Here's a pick of my bad Primary from my Prairie 650, which I recently purchased from my Dad. It has 800hrs and the belt squeaked from 0-10 dealer told my dad it was normal... really... look at the clutch now. Well the clutch is in VFJ's hands now as he said he can save it. Can't wait to get it back.


----------



## fstang24 (Jan 9, 2010)

pulling my clutch off tomorrow and sending it too him


----------



## gpinjason (Nov 10, 2009)

fstang24 said:


> pulling my clutch off tomorrow and sending it too him


So u not gonna come ride with us??


Sent from my iPhone using Tapatalk


----------



## fstang24 (Jan 9, 2010)

what time you gonna be out there, my daughter has a softball game at noon, last game of the season, if i go out probably be around 2


----------



## gpinjason (Nov 10, 2009)

We will get there around noon and ride till around 6 or 7.. Let me know! Send me a PM or something.. I will have my phone with me


Sent from my iPhone using Tapatalk


----------



## fstang24 (Jan 9, 2010)

sure will, want to get another good ride in before i send of the clutch


----------



## Bootlegger (Dec 18, 2008)

VFJ is the man! You all will be VERY happy.


----------



## Y2DJ (Apr 19, 2009)

Bootlegger said:


> VFJ is the man! You all will be VERY happy.

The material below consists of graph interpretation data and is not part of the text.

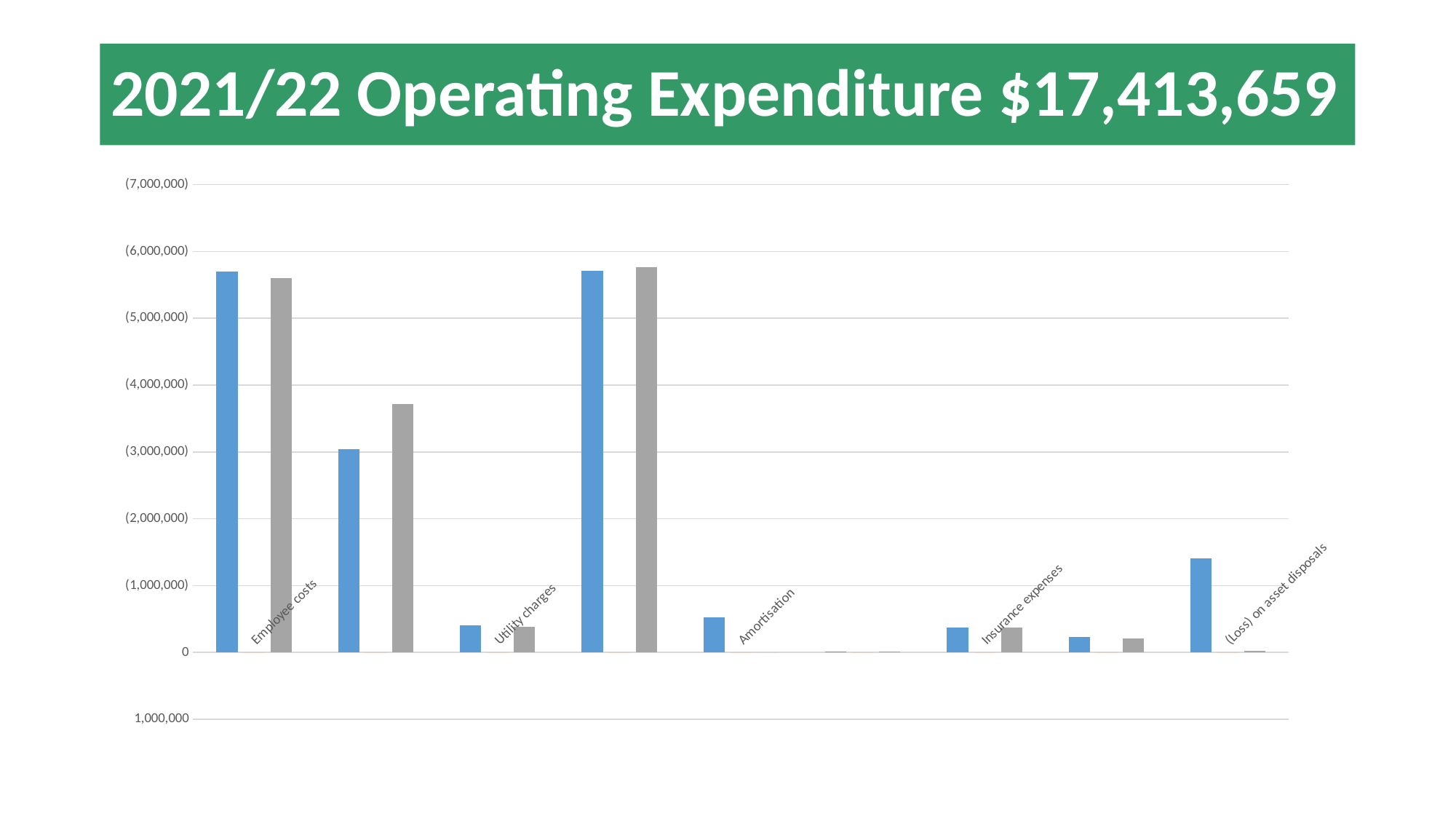
How many groups of bars are plotted along the x axis? 9 Among the labelled categories, which has the largest blue bar? Employee costs Is the value of the blue bar for Utility charges greater or less than 1,000,000 in magnitude? less Is the value of the blue bar for Amortisation greater or less than 1,000,000 in magnitude? less How many series (bar colours) are plotted in the chart? 2 Is the value of the blue bar for Employee costs greater or less than 5,000,000 in magnitude? greater Which has the larger blue bar, Employee costs or Utility charges? Employee costs What kind of chart is shown on the slide? bar chart How many category labels are readable on the x axis? 5 What is the title of the slide? 2021/22 Operating Expenditure $17,413,659 What two colours are used for the bars in the chart? blue and gray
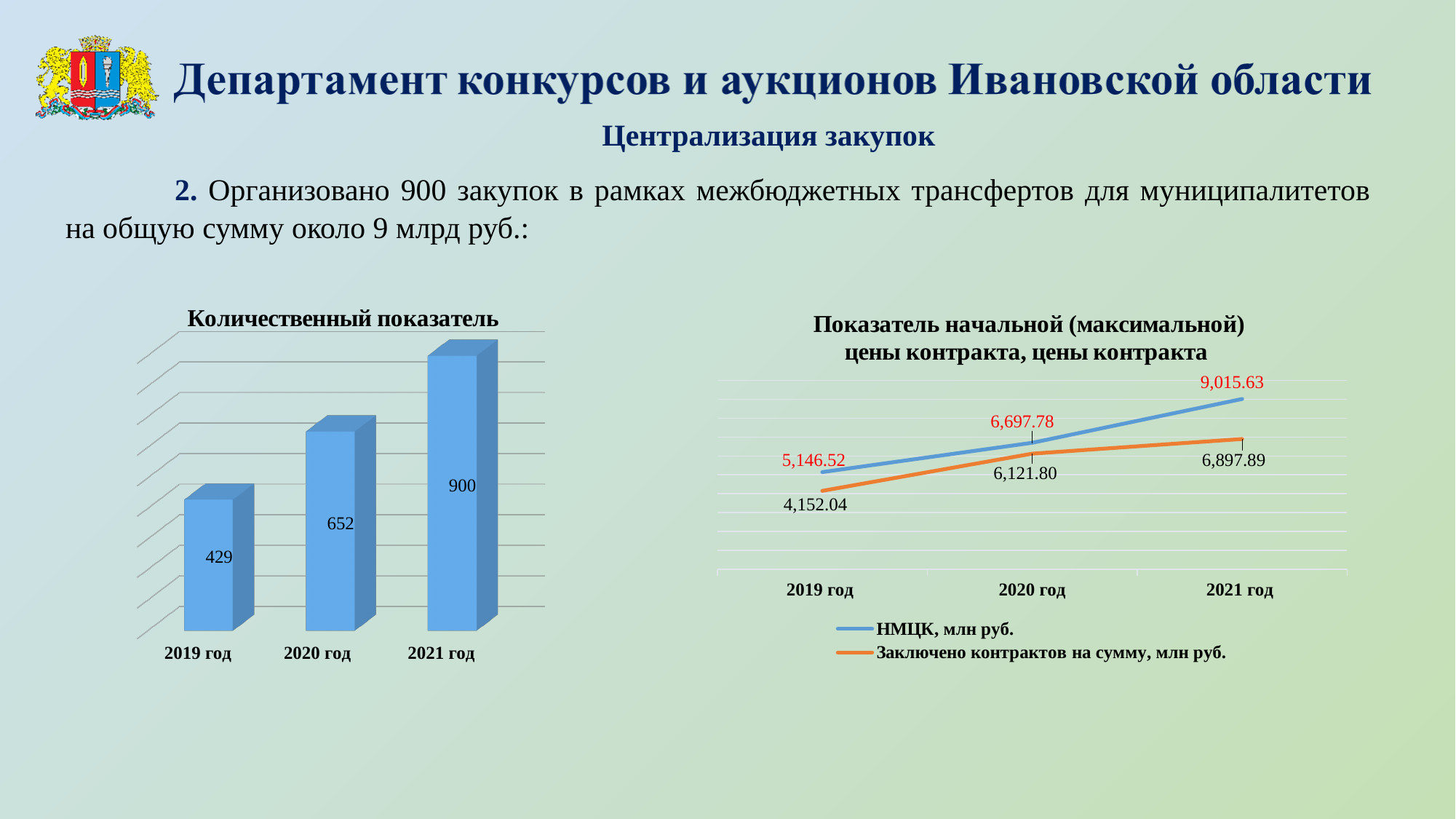
What kind of chart is the chart titled "Количественный показатель"? Bar chart In the chart on the right ("Показатель начальной (максимальной) цены контракта, цены контракта"), what colour is the line for "Заключено контрактов на сумму, млн руб."? Orange In the chart on the right ("Показатель начальной (максимальной) цены контракта, цены контракта"), which series has the larger value for 2020 год: "НМЦК, млн руб." or "Заключено контрактов на сумму, млн руб."? НМЦК, млн руб. In the chart titled "Количественный показатель", what is the value for 2021 год? 900 In the chart titled "Количественный показатель", how many bars are plotted? 3 In the chart on the right ("Показатель начальной (максимальной) цены контракта, цены контракта"), how many series does the legend list? 2 In the chart titled "Количественный показатель", what is the difference between the values for 2021 год and 2020 год? 248 In the chart titled "Количественный показатель", what is the value for 2019 год? 429 In the chart on the right ("Показатель начальной (максимальной) цены контракта, цены контракта"), do the values of "НМЦК, млн руб." rise or fall from 2019 год to 2021 год? Rise In the chart on the right ("Показатель начальной (максимальной) цены контракта, цены контракта"), what is the value of "НМЦК, млн руб." for 2021 год? 9,015.63 In the chart on the right ("Показатель начальной (максимальной) цены контракта, цены контракта"), what is the value of "Заключено контрактов на сумму, млн руб." for 2019 год? 4,152.04 In the chart titled "Количественный показатель", which year has the lowest value? 2019 год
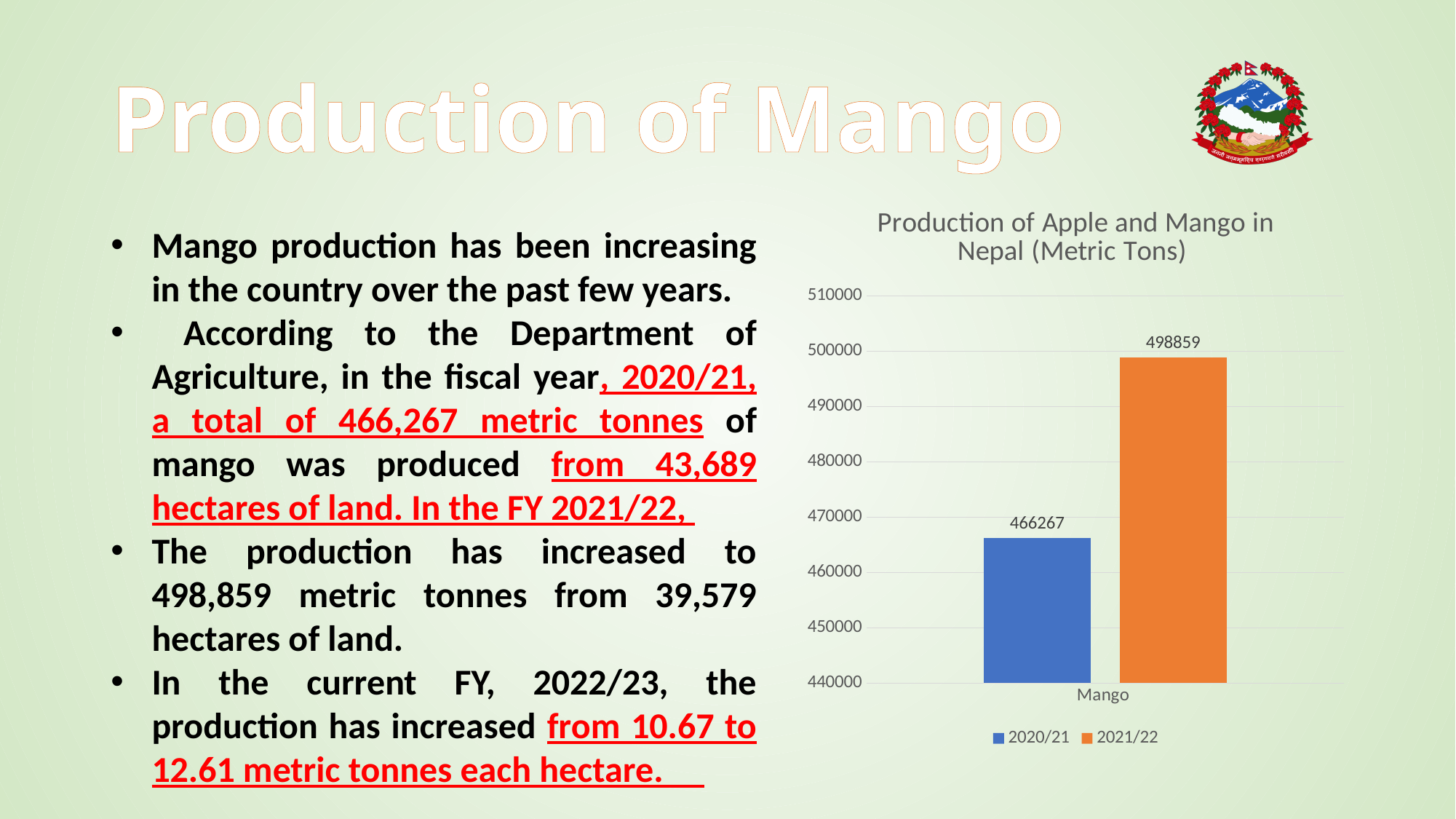
What kind of chart is shown on the slide? bar chart Is the value for 2020/21 greater or less than 470000? less Is the value for 2021/22 greater or less than 490000? greater How many categories are shown on the x axis of the chart? 1 What is the mango production value for 2020/21 in the chart? 466267 What is the title of the chart? Production of Apple and Mango in Nepal (Metric Tons) What colour is the bar for the 2021/22 series? orange How many series does the legend list? 2 Which series has the lowest value in the chart? 2020/21 Which series shows the higher mango production, 2020/21 or 2021/22? 2021/22 What is the difference between the 2021/22 and 2020/21 mango production values? 32592 What is the mango production value for 2021/22 in the chart? 498859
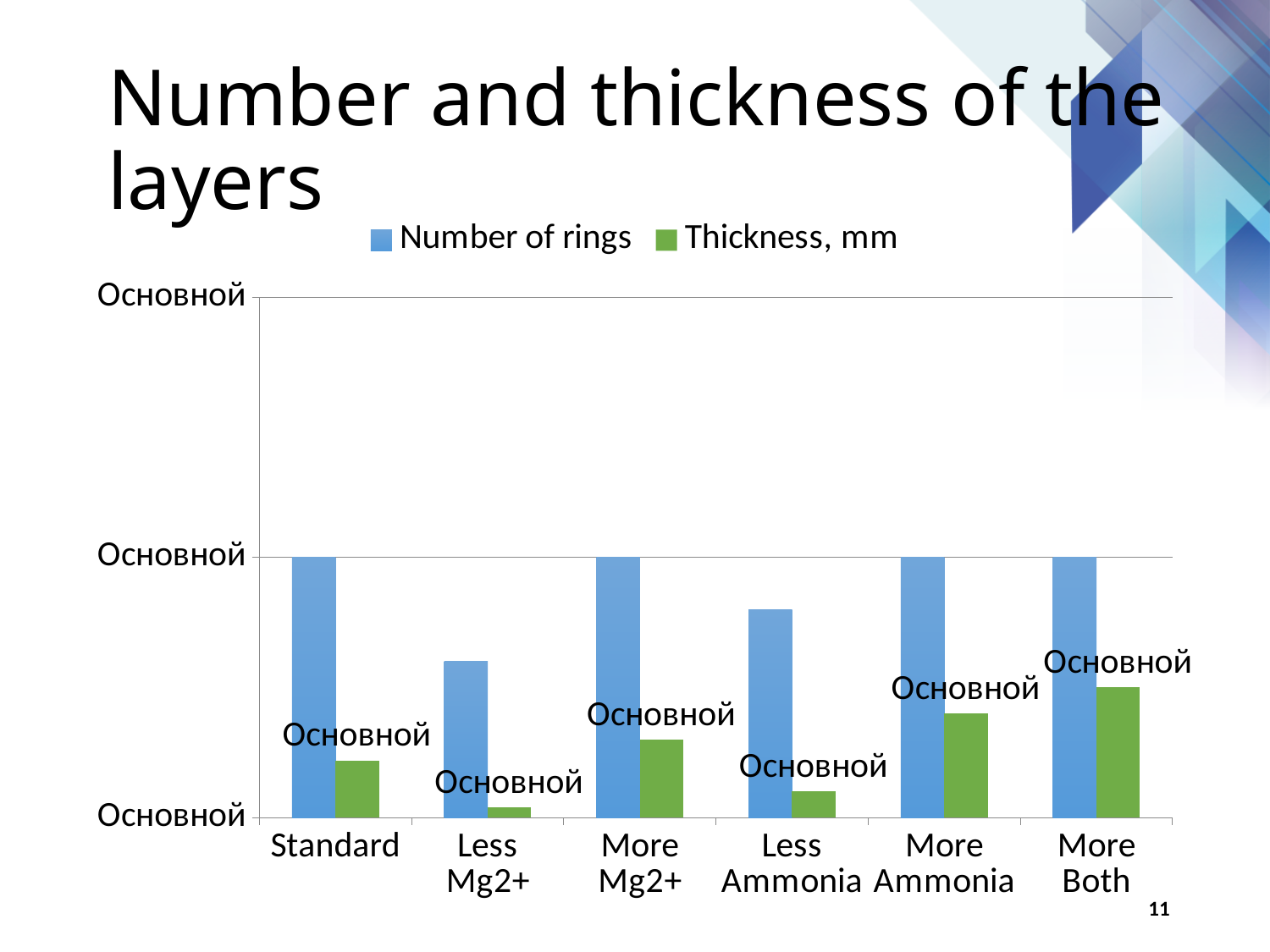
Which category has the lowest value for Number of rings? Less Mg2+ Which has the larger Thickness, mm value, More Ammonia or More Both? More Both How many series does the legend list? 2 Which category has the highest value for Thickness, mm? More Both Which has the larger Number of rings value, Less Mg2+ or Less Ammonia? Less Ammonia Which has the larger Thickness, mm value, Less Ammonia or Standard? Standard What kind of chart is shown on the slide? Bar chart How many categories are shown on the x axis? 6 What is the title of the slide containing the chart? Number and thickness of the layers Which category has the lowest value for Thickness, mm? Less Mg2+ Which series is shown in green in the legend? Thickness, mm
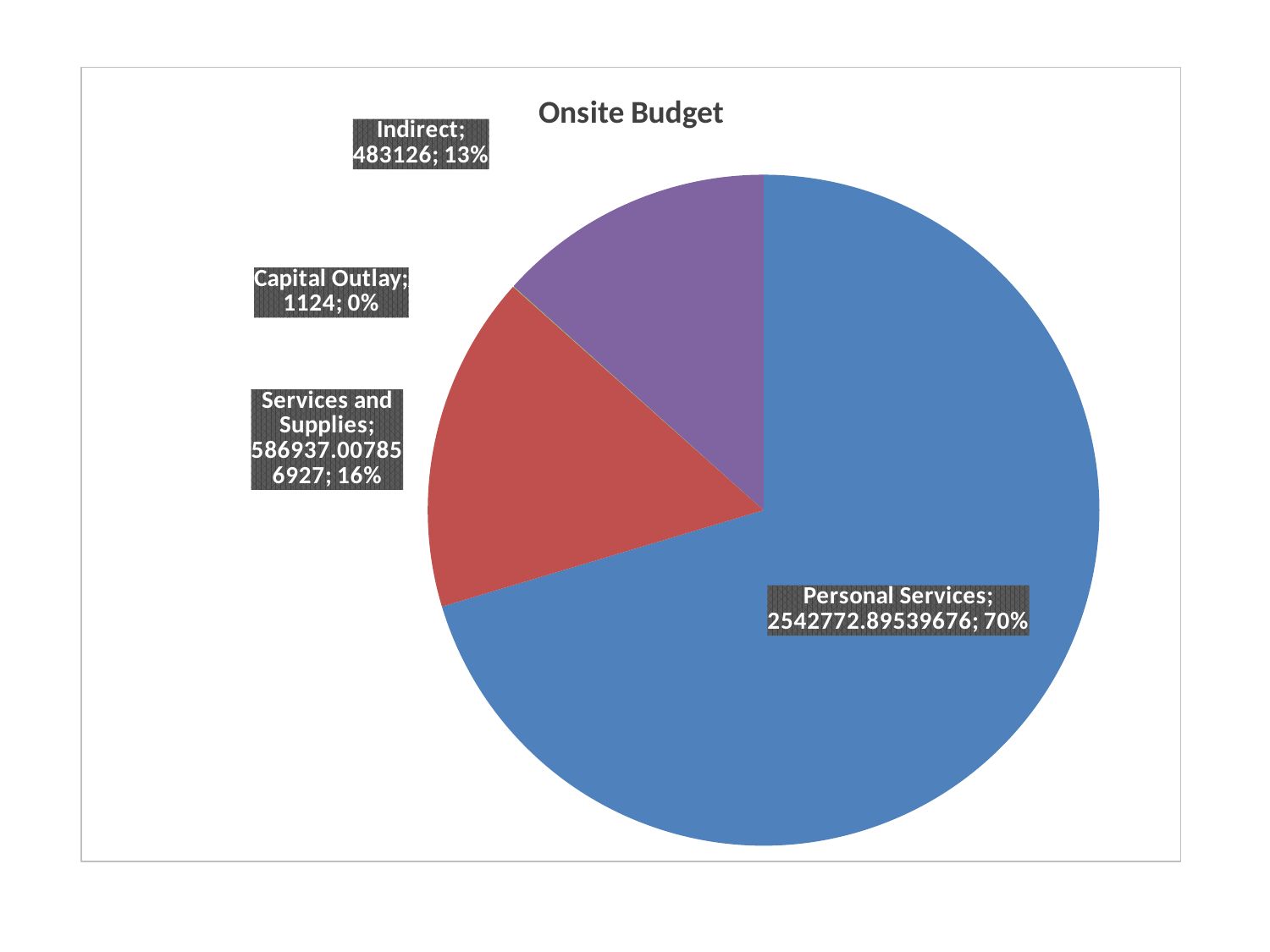
Which category has the smallest slice? Capital Outlay What is the value for Personal Services? 2542772.89539676 Which is larger, Services and Supplies or Indirect? Services and Supplies What is the value for Capital Outlay? 1124 What share of the pie does Services and Supplies represent? 16% What is the value for Indirect? 483126 What share of the pie does Personal Services represent? 70% What type of chart is shown on the slide? Pie chart What is the title of the chart? Onsite Budget Which category has the largest slice? Personal Services How many slices does the pie chart have? 4 What is the difference between the values for Indirect and Capital Outlay? 482002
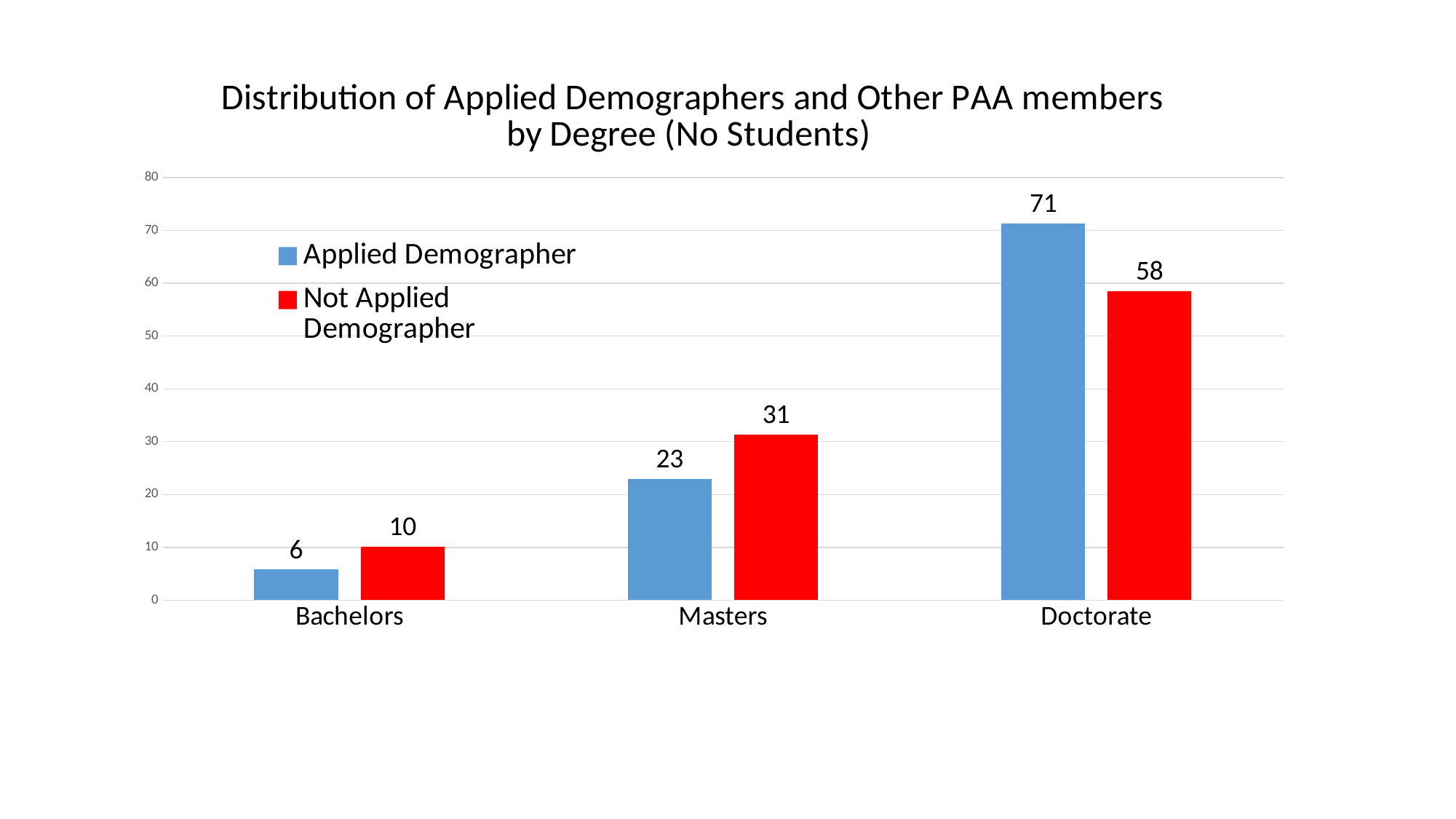
At the Bachelors level, which series has the larger value, Applied Demographer or Not Applied Demographer? Not Applied Demographer How many series does the legend list? 2 What is the value for Applied Demographer at the Doctorate level? 71 What is the value for Not Applied Demographer at the Masters level? 31 What is the value for Applied Demographer at the Bachelors level? 6 Do the Applied Demographer values rise or fall from Bachelors to Doctorate? Rise Which degree level has the lowest value for Applied Demographer? Bachelors What kind of chart is shown on the slide? Bar chart How many degree categories are shown on the x axis? 3 What is the difference between Not Applied Demographer and Applied Demographer at the Masters level? 8 Which degree level has the highest value for Not Applied Demographer? Doctorate What is the difference between Applied Demographer and Not Applied Demographer at the Doctorate level? 13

Is the VFJ work expensive?


----------



## 03maxpower (Jun 6, 2010)

I think its around three get on his website and check for sure vforcejohn.com


----------



## Y2DJ (Apr 19, 2009)

03maxpower said:


> I think its around three get on his website and check for sure vforcejohn.com


 
Thanks. I have 1 more rally before I can send mine into him. Definitely gonna be book marking this link.


----------



## bigblackbrute (Jun 3, 2009)

well gt my clutch back. found out it was alot wrong with it. it was seized up ebad. nothing was moving in it at all bt one weight. had john completely rebuild it so now its like a brand new one. ready to get hme and try it out.


----------



## NMKawierider (Apr 11, 2009)

bigblackbrute said:


> well gt my clutch back. found out it was alot wrong with it. it was seized up ebad. nothing was moving in it at all bt one weight. had john completely rebuild it so now its like a brand new one. ready to get hme and try it out.


Wow...you...are going to be amazed at the difference!


----------



## 88rxn/a (Mar 2, 2009)

is the repair work expensive?
i KNOW mine needs work, it hammers pretty bad (knocking)and if an 09 is that worn i could imagine mine with 1100 miles on it!!LOL


----------